Brief -> Write out every line from the listing below where the string "MegaDetector" is found.
Content starts
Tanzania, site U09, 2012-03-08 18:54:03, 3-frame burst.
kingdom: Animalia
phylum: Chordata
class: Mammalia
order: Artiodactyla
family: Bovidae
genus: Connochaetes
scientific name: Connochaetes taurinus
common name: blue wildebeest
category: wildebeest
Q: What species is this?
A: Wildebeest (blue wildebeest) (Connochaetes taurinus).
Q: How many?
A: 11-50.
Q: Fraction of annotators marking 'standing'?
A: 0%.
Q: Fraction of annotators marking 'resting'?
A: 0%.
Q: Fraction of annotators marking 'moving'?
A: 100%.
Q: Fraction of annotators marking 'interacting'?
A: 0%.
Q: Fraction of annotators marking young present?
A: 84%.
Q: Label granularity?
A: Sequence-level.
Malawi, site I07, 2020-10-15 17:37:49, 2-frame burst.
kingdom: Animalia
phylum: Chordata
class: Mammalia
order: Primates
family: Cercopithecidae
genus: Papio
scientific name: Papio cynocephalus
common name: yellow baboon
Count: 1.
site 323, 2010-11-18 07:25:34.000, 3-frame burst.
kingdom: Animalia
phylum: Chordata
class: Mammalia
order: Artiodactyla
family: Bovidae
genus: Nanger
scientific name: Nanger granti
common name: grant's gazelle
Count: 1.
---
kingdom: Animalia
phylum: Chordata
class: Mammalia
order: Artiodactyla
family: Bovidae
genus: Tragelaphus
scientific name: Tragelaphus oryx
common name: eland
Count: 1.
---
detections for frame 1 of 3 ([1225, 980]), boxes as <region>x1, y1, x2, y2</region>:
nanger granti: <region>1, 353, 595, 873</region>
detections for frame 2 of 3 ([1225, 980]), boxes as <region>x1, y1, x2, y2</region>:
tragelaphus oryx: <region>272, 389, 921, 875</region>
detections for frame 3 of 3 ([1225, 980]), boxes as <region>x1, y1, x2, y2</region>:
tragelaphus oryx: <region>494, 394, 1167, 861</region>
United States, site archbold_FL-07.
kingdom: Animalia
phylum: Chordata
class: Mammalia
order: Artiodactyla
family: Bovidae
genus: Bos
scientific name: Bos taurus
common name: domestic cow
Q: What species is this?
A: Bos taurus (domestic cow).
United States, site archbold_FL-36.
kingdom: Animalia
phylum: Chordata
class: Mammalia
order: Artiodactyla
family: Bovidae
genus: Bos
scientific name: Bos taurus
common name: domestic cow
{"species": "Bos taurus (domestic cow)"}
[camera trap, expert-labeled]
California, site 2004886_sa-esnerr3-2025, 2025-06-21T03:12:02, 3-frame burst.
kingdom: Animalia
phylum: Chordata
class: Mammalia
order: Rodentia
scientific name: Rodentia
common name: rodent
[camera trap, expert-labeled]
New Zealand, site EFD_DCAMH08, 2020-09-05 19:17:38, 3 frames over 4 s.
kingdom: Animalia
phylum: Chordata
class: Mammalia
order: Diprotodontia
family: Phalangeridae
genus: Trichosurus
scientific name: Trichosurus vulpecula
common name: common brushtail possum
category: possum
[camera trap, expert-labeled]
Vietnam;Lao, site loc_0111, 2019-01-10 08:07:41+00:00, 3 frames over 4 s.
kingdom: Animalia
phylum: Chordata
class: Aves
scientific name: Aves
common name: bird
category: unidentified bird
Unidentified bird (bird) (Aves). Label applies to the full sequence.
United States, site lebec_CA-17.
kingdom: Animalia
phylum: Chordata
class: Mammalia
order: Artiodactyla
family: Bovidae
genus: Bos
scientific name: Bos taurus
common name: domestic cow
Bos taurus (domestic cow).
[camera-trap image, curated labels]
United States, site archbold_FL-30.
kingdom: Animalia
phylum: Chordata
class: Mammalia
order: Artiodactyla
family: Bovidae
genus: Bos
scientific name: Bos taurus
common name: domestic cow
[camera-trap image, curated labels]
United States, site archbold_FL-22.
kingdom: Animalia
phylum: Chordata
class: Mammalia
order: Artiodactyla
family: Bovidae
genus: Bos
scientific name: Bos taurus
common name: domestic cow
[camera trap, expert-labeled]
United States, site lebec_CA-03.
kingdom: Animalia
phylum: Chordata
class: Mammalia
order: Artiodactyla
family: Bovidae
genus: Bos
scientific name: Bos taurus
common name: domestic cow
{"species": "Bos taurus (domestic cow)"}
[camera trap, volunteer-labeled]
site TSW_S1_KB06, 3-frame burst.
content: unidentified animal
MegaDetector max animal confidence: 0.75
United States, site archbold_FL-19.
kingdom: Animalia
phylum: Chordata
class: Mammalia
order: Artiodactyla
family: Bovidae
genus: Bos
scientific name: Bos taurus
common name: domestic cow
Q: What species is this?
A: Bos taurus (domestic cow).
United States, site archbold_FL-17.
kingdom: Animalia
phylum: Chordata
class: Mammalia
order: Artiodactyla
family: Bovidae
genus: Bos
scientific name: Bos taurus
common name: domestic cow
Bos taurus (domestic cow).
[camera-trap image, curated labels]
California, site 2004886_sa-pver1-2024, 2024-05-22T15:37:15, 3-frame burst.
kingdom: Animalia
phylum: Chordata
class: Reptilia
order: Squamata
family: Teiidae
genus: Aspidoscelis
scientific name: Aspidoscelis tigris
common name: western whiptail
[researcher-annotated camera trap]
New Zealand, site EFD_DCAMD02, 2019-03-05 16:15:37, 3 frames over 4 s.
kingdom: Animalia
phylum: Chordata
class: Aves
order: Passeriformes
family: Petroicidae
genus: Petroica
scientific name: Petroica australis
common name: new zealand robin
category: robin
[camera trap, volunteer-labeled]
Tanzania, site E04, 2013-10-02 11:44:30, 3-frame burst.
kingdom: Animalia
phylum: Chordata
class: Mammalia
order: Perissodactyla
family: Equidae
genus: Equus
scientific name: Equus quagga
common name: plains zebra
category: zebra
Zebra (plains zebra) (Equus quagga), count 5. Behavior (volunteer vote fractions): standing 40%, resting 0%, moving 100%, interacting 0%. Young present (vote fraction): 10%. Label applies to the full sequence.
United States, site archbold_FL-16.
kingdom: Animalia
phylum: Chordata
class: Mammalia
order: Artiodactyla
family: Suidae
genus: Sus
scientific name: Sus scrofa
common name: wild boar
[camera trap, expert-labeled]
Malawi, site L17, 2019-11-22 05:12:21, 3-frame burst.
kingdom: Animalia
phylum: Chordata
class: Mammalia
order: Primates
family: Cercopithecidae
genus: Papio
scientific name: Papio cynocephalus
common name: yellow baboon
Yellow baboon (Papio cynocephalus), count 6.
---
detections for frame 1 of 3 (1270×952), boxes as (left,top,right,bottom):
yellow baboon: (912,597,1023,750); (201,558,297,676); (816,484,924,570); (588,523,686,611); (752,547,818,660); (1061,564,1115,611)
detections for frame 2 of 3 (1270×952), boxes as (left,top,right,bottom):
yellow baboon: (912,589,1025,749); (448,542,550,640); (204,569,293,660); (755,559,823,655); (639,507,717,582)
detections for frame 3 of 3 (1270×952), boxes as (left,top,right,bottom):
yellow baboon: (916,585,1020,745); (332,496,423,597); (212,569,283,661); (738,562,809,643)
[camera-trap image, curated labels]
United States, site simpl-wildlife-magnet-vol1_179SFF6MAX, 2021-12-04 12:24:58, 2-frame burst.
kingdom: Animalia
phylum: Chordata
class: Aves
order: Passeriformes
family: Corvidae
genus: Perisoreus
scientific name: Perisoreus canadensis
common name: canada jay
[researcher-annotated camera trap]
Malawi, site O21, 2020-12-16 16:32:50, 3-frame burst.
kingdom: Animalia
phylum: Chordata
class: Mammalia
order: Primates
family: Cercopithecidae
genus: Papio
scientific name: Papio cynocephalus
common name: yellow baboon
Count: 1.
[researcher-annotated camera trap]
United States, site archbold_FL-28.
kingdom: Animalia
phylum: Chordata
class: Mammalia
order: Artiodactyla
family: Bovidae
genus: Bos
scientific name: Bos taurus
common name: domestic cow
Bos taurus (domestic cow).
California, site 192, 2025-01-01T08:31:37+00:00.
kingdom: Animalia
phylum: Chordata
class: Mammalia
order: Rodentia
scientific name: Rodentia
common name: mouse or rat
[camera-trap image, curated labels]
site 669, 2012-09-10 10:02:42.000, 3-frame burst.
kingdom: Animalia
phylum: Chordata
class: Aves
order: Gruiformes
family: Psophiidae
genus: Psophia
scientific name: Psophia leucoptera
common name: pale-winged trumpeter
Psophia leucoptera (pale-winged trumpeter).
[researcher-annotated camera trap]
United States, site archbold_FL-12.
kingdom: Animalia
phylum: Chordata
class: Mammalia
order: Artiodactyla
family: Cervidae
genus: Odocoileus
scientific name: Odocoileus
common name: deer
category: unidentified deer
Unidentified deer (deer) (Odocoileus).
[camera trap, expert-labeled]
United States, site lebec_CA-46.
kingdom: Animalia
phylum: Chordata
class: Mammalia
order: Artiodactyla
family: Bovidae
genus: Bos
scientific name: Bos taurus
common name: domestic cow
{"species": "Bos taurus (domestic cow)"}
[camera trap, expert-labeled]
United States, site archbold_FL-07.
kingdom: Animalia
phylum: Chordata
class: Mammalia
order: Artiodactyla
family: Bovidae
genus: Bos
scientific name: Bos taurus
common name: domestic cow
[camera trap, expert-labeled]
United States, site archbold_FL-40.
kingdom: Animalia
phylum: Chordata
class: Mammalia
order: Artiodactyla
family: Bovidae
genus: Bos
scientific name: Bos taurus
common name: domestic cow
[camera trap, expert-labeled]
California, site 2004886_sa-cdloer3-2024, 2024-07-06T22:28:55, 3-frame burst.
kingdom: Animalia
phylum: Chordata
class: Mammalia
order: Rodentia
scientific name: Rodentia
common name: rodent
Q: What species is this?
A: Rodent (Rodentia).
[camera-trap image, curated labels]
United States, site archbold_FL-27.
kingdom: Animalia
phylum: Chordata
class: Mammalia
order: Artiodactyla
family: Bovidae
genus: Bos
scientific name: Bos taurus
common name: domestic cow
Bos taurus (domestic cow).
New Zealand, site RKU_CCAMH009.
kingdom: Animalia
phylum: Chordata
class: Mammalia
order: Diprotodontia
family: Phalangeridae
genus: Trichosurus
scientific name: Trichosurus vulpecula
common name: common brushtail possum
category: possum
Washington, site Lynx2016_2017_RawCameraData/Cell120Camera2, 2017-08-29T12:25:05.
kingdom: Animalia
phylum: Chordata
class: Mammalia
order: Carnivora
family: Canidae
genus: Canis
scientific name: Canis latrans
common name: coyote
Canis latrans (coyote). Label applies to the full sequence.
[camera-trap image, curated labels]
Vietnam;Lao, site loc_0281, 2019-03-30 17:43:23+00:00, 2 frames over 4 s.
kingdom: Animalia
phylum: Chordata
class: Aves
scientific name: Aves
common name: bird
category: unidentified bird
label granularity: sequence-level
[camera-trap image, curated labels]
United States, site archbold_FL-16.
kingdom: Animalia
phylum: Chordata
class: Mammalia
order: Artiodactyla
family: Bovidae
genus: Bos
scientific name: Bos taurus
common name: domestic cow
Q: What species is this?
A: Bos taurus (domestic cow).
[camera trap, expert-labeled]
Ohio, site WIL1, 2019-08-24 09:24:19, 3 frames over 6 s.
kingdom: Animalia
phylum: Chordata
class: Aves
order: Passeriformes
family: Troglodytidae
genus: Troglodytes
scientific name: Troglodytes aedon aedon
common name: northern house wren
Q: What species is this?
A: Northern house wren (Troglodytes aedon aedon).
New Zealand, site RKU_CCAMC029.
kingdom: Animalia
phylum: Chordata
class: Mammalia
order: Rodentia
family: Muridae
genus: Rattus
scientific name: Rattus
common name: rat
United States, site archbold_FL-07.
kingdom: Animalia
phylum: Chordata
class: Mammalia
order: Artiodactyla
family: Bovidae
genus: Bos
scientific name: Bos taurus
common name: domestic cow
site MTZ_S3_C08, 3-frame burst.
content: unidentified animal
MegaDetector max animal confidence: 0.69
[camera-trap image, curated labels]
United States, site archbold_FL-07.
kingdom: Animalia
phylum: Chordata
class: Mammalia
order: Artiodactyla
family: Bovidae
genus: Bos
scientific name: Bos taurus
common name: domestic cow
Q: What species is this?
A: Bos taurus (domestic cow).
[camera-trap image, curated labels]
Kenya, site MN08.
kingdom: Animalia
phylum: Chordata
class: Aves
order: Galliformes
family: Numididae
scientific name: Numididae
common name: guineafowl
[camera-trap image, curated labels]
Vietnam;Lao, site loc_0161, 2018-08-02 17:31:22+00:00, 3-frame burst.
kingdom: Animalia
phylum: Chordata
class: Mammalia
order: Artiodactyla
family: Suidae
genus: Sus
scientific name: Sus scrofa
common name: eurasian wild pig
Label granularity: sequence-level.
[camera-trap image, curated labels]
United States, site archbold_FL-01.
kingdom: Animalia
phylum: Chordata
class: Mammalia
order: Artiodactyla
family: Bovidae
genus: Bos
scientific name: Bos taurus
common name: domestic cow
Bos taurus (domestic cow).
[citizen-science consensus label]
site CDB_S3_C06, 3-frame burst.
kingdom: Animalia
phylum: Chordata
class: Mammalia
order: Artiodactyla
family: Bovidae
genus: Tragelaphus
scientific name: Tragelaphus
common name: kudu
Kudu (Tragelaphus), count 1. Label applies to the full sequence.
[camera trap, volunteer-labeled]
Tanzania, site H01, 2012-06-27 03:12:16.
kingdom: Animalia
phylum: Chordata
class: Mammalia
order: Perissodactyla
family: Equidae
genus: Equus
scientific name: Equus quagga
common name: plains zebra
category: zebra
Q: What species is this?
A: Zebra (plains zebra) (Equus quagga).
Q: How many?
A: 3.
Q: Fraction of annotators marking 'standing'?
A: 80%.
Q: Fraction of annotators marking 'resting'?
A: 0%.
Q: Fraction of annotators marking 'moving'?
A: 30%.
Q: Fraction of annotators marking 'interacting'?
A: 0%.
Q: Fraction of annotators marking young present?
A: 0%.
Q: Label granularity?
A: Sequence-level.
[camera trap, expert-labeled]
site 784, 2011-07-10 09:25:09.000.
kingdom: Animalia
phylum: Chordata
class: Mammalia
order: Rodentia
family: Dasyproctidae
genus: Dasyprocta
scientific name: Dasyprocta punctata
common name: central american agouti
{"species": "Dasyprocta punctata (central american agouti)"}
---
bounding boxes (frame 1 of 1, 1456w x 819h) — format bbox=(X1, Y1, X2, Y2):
Content ends
Response to this exercise ->
MegaDetector max animal confidence: 0.75
MegaDetector max animal confidence: 0.69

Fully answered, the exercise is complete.